2015-12-31 Preliminary investigations into the use of DNA vaccines to elicit protective immune responses against the ostrich mycoplasma Ms01

Brandt, Sonja (2012-03)

Thesis (MSc)--Stellenbosch University, 2012.

ENGLISH ABSTRACT: Mycoplasmas are evolutionarily advanced prokaryotes which have acquired the elite status of “next generation” bacterial pathogens and necessitate new paradigms in completely understanding their disease potential. The recurrent failure to eradicate mycoplasmal diseases from humans and animals through the use of antibiotics and other techniques have led to the conclusion that the most promising approach would be the development of an effective vaccine with which to control mycoplasma infections. The identification of three species of Mycoplasma which infect South African ostriches, causing huge losses to the South African ostrich industry each year, has thus prompted a search for new vaccination strategies with which to control and eradicate them. This study investigated the use of three potential DNA vaccines, utilizing the adherence-associated Ms01 OppA protein as antigenic determinant to generate antibody responses against the ostrich-infecting Ms01 organism. A vaccine trial in which the antigenic potential of the pCIneo, VR1012 and VR1020 DNA vaccines were evaluated in ostriches, necessitated the development of an enzyme-linked immunosorbent assay (ELISA) for serological analysis. To this end, the Ms01 oppA gene was isolated, cloned into a prokaryotic expression vector and expressed as a recombinant GST-fusion product in Escherichia coli. The successful expression and purification of the recombinant protein enabled its subsequent utilization as antigen in the generation of an ELISA. The ELISA displayed a high signal to background ratio. Using this ELISA, it could be shown that ostriches already possessed antibodies to the Ms01 organism prior to vaccination, a probable result of previous exposure. The expected antibody response pattern could not be detected in ostriches in response to the vaccinations, and therefore no final conclusion as to the immunostimulatory capabilities of the DNA vaccines could be drawn. Further vaccination trials in which ostriches that do not possess immunity to ostrich mycoplasmas, are required in order to obtain conclusive results.
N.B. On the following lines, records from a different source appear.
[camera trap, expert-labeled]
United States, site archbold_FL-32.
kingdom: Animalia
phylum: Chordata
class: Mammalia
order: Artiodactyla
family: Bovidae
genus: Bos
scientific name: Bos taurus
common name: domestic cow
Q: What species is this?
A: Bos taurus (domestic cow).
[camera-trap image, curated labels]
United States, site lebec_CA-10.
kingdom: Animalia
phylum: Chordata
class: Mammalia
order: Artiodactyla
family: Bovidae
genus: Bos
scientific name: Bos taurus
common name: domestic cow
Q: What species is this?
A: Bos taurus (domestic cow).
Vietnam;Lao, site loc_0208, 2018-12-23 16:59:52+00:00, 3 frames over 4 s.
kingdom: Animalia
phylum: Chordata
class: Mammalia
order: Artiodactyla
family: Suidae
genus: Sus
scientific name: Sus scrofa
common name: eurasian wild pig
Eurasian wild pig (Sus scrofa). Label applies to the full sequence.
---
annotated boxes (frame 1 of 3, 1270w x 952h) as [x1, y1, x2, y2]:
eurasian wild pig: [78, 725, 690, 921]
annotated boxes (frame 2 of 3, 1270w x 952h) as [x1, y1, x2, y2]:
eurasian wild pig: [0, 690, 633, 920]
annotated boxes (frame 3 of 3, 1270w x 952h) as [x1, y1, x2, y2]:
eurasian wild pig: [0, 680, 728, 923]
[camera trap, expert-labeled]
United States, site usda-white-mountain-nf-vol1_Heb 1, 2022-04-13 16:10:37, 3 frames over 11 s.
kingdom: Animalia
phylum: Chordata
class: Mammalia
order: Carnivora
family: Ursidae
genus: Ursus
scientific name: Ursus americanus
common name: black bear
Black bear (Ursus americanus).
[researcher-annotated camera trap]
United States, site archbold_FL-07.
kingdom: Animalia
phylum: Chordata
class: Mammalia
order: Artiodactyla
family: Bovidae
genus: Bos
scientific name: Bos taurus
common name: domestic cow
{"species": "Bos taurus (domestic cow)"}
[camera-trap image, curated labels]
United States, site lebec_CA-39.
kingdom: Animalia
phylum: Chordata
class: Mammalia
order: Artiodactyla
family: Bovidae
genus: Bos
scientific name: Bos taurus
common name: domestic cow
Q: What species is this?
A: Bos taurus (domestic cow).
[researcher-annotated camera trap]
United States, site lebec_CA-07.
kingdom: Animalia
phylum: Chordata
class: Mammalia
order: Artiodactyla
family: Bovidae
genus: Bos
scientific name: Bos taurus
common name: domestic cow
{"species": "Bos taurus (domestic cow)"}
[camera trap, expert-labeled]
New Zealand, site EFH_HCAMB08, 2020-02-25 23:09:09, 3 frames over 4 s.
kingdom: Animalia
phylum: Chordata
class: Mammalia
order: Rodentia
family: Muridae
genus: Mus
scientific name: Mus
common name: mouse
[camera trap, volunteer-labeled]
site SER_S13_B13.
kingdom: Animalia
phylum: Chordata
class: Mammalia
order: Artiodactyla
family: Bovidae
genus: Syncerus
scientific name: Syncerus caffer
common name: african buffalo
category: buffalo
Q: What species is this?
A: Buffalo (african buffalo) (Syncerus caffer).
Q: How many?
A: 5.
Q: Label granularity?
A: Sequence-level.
AFRIKAANSE OPSOMMING: Mikoplasmas is evolusionêr gevorderde prokariote wat as nuwe generasie bakteriese patogene beskou word en nuwe paradigmas word benodig om hulle siekte potensiaal te verstaan. Die herhaaldelike mislukking om mikoplasmatiese siektes van mense en diere deur die gebruik van antibiotika en ander tegnieke het tot die gevolgtrekking gelei dat die mees belowende benadering tot die beheer van mikoplasma infeksies, die ontwikkeling van ‘n effektiewe entstof is. Die identifisering van drie spesies van Mycoplasma wat Suid- Afrikaanse volstruise infekteer, en groot verliese in die Suid-Afrikaanse volstruisbedryf veroorsaak, het tot ‘n soektog na nuwe entstof strategieë gelei waarmee hulle beheer en uitgewis kan word. Hierdie studie het die gebruik van drie potensiële DNA entstowwe ondersoek, wat die selaanhegtings-geassosieerde Ms01 OppA proteïen as antigeniese determinant benut, om antiliggaam response teen die volstruis infekterende Ms01 organisme te genereer. ‘n Entstof proef is onderneem waarin die antigeniese potensiaal van die pCIneo, VR1012 en VR1020 DNA entstowwe geëvalueer is in volstruise, en het die ontwikkeling van ‘n ELISA vir die serologiese analise daarvan genoodsaak. Vir die ontwikkeling van die ELISA, is die Ms01 oppA gene geïsoleer, gekloneer in ‘n prokariotiese ekspressie vektor en uitgedruk as ‘n rekombinante GST fusie produk in Escherichia coli. Die suksesvolle uitdrukking en suiwering van die rekombinante proteïen het die daaropvolgende gebruik daarvan as antigeen in die ontwikkeling van die ELISA moontlik gemaak. Die ELISA het ‘n groot sein tot agtergrond verhouding getoon. Die resultate wat met hierdie ELISA verkry is, het getoon dat die volstruise in hierdie inentingsproef blykbaar reeds voor immunisering antiliggame teen die Ms01 organisme besit het, wat op vorige kontak met die organisme dui. Die verwagte antiliggaam responspatroon kon dus nie in hierdie volstruise waargeneem word nie, en om dié rede kon geen finale afleiding oor die immuunstimulerende vermoëns van die DNA entstowwe gemaak word nie. Verdere inentingsproewe van volstruise wat nie vorige immuniteit teen volstruis mikoplasmas besit nie, word benodig om deurslaggewende resultate te verkry.